I just had a thought. Everybody knows James's famous statement "faith without works is dead"
Yes, and a lot of people quote just those words, taken out of context.
Of course. This makes James sound like a liar because he seemingly says that a workless faith will not save.
James wasn't actually talking about eternal life, salvation and being saved from hell at that point.
At the beginning of chapter 2 he is talking about not showing favouritism, James 2:1-7. He reminds his readers that the royal law is "love your neighbour as yourself", but that if they showed favouritism, they were guilty of breaking that law - and if a person breaks one part of the law, they break all of it, James 2:8-11. He tells them to show mercy, and then goes on to ask what good it is to tell a homeless, hungry person to "stay well, warm and well fed" and not do anything about it?
It seems to me from that that James is saying that there's no point in blessing someone or offering warm words alone - words do not actually keep anyone warm. If you wish that they will be fed and clothed; do something about it. Or as we might say - "be the answer to your own prayers."

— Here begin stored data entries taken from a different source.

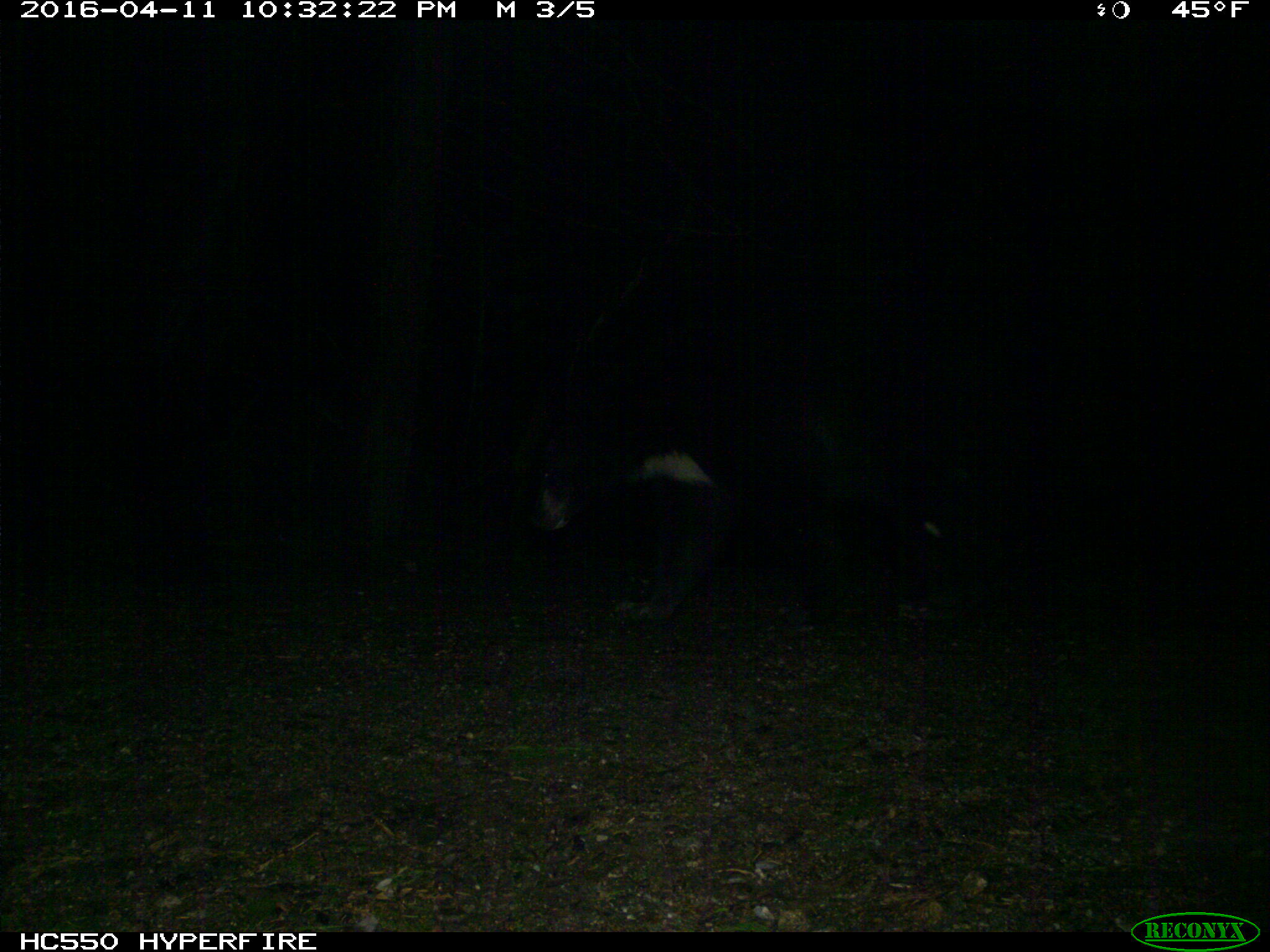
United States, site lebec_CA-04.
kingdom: Animalia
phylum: Chordata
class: Mammalia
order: Carnivora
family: Ursidae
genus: Ursus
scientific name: Ursus americanus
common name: american black bear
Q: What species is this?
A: Ursus americanus (american black bear).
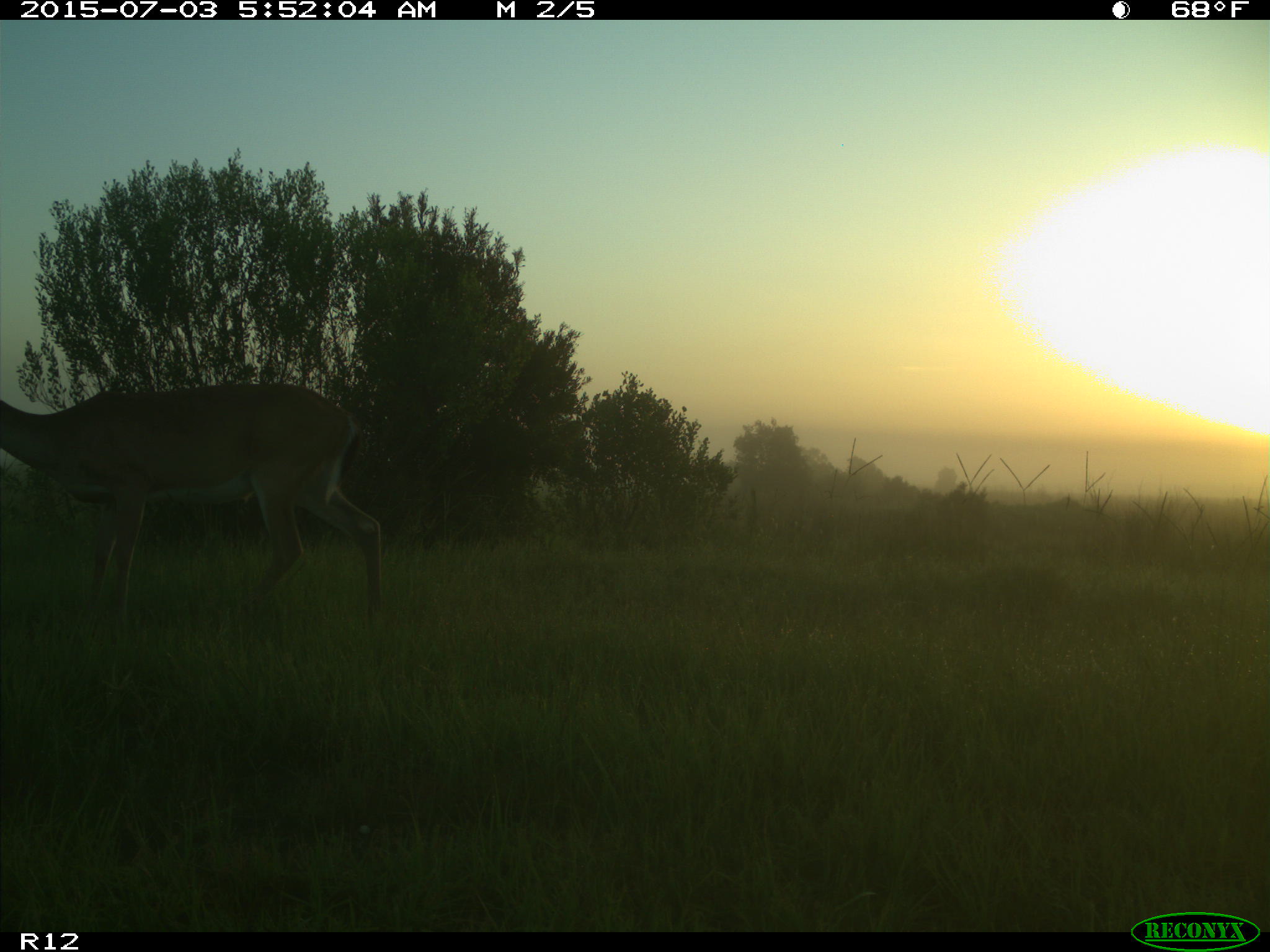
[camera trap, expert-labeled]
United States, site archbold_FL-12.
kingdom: Animalia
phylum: Chordata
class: Mammalia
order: Artiodactyla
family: Cervidae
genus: Odocoileus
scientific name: Odocoileus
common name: deer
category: unidentified deer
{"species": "unidentified deer (deer) (Odocoileus)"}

He doesn't actually say here that a person needs to do good works to prove that they have faith in, and are saved by, Jesus.
A workless faith seems to be a "dead" faith in Gods eyes and God rebukes and chastises them for their lack of obedience on Judgement day.
Well not entirely.
Someone might believe in Jesus, receive him and have eternal life but not be able to physically do very much, except pray and encourage people. That doesn't mean that their faith is not real, however.
After all. Both statements are spoken by the Holy Spirit so both statements HAVE to be true
They ARE true; Scripture does not contradict itself.
My feeling is that if people paid more attention to the context, the people that these letters were written to and their circumstances, instead of taking a few words out of context and building a doctrine on them, we'd understand Scripture better.
so what if I "cracked the code" so to speak.
What you've just said is what Paul says in 1 Corinthians 3:10-15.
But that does raise a question if we accept this as fact. Just what is saving faith then?
Faith in Jesus and his finished work on the cross.
Jesus came to die for us, Matthew 26:28 and reconcile us to God, Romans 5:11. We were all sinners, Romans 3:23; spiritually dead, apart from God, and nothing that WE could do would change that.
If we accept that we can't get eternal life and to heaven by our own works because we are spiritually dead, that Jesus came as the 2nd Adam to bring justification, life and righteousness, Romans 5:12-19 and that he alone can reconcile us to God and give us eternal life, we are saved by him.
When the Pharisees asked what were the works that God required them to do, Jesus replied, "the work of God is to believe in the One he has sent," John 6:29.